Rejoignez notre équipe dynamique de près de 600 collaborateurs venant de divers horizons, dans un environnement stimulant et international alliant excellence technique, créativité et partage.
About the job
Scaleway is looking for a Site Reliability Engineer to join our teams.
Reporting to a Lead SRE, you will be responsible to ensure we can reliably serve our products for users around the world. We expect you to have a strong background in development and system administration.
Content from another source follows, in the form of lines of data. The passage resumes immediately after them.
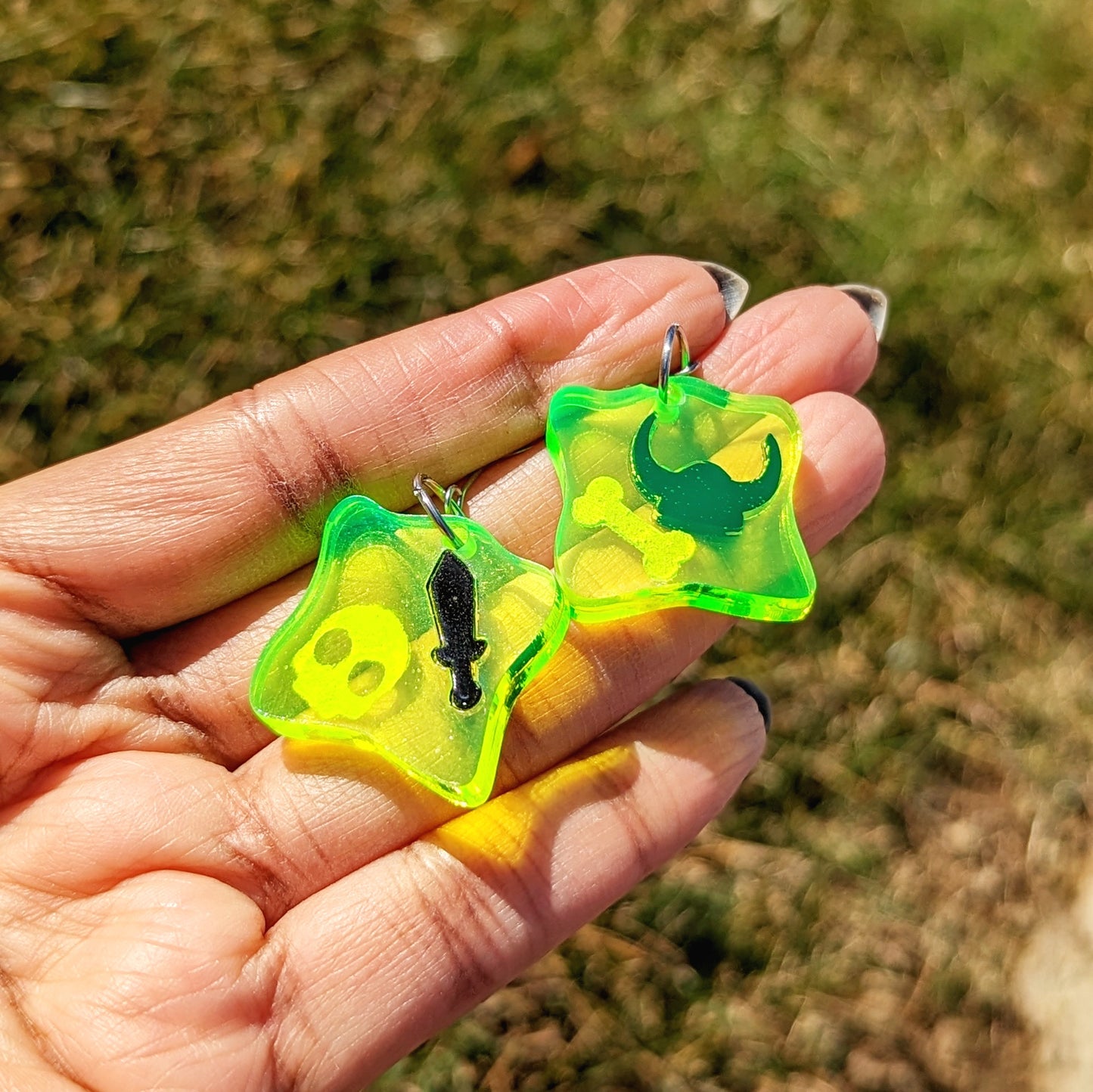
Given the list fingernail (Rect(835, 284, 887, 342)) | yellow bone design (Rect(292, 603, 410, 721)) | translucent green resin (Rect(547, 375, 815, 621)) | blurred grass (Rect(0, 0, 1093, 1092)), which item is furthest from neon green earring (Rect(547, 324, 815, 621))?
blurred grass (Rect(0, 0, 1093, 1092))

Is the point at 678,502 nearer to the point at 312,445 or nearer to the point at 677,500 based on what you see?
the point at 677,500

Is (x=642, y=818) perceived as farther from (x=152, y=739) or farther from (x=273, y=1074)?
(x=152, y=739)

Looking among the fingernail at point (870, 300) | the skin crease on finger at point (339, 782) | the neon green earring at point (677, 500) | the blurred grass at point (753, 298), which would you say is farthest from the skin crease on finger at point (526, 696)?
the blurred grass at point (753, 298)

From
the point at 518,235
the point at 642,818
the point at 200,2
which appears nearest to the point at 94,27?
the point at 200,2

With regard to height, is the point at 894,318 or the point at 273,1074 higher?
the point at 894,318

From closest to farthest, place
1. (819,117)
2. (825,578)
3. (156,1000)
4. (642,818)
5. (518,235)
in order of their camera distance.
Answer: (156,1000) < (642,818) < (825,578) < (518,235) < (819,117)

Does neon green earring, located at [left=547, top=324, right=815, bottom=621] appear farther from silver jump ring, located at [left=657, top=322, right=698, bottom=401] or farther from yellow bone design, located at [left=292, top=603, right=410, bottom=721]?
yellow bone design, located at [left=292, top=603, right=410, bottom=721]
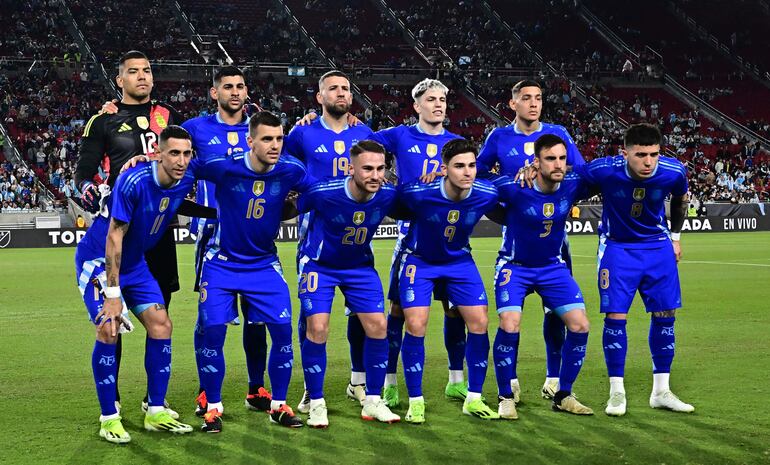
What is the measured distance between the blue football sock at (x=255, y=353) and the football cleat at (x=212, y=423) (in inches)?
31.4

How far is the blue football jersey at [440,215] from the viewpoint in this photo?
23.2ft

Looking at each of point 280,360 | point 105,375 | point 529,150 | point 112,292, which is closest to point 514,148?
point 529,150

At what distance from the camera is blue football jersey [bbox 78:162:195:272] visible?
251 inches

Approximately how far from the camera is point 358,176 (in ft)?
22.3

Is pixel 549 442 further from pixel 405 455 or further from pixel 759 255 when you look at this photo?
pixel 759 255

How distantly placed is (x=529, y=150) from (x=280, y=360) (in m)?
2.87

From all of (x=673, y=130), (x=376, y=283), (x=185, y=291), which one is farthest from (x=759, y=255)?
(x=673, y=130)

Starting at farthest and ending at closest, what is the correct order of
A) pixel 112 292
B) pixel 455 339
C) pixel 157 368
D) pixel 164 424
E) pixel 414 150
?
pixel 414 150
pixel 455 339
pixel 157 368
pixel 164 424
pixel 112 292

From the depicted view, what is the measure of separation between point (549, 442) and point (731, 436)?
→ 123 cm

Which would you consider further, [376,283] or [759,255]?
[759,255]

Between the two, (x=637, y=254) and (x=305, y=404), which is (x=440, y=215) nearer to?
(x=637, y=254)

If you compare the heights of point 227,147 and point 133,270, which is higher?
point 227,147

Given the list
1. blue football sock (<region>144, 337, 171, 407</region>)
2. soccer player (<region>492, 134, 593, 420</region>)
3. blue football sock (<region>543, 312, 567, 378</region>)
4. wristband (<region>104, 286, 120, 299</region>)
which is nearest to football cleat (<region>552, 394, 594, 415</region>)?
soccer player (<region>492, 134, 593, 420</region>)

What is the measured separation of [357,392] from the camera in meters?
7.59
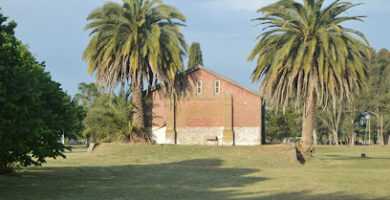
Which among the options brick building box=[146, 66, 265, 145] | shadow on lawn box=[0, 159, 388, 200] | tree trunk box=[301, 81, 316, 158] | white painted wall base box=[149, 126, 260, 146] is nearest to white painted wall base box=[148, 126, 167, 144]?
brick building box=[146, 66, 265, 145]

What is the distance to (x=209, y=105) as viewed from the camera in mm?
45188

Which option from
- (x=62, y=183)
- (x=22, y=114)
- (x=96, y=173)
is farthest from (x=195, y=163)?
(x=22, y=114)

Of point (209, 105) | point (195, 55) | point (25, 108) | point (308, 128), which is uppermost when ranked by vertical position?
point (195, 55)

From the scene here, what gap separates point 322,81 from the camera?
31953mm

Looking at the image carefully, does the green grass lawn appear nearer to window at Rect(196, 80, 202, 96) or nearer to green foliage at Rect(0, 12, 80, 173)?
green foliage at Rect(0, 12, 80, 173)

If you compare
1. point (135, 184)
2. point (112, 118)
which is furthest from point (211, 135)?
point (135, 184)

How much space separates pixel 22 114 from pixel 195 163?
58.1ft

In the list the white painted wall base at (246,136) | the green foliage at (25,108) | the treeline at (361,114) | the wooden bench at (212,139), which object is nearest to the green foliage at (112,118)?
the wooden bench at (212,139)

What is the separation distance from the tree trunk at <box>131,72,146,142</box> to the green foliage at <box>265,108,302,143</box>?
46.6 metres

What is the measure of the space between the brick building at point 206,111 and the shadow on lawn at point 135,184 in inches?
727

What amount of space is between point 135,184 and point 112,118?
23.0 metres

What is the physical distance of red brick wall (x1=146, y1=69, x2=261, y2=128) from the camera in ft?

Our systems evolve constantly and the tools needed to observe and act to ensure their resilience need to evolve accordingly.
Minimum qualifications
- Previous experience as a developer in Go, Python or Rust
- Experience in system programming with usual scripting languages (bash, Python)
- Demonstrated ability to troubleshoot production systems failures
- A great attitude and desire to work with a team
- Passion for incremental improvements on tooling, love all things of automation
- Experience with Linux systems (Ubuntu/Debian)
- Experience with cloud environments architecture (baremetal, virtual machines, containers, orchestrators)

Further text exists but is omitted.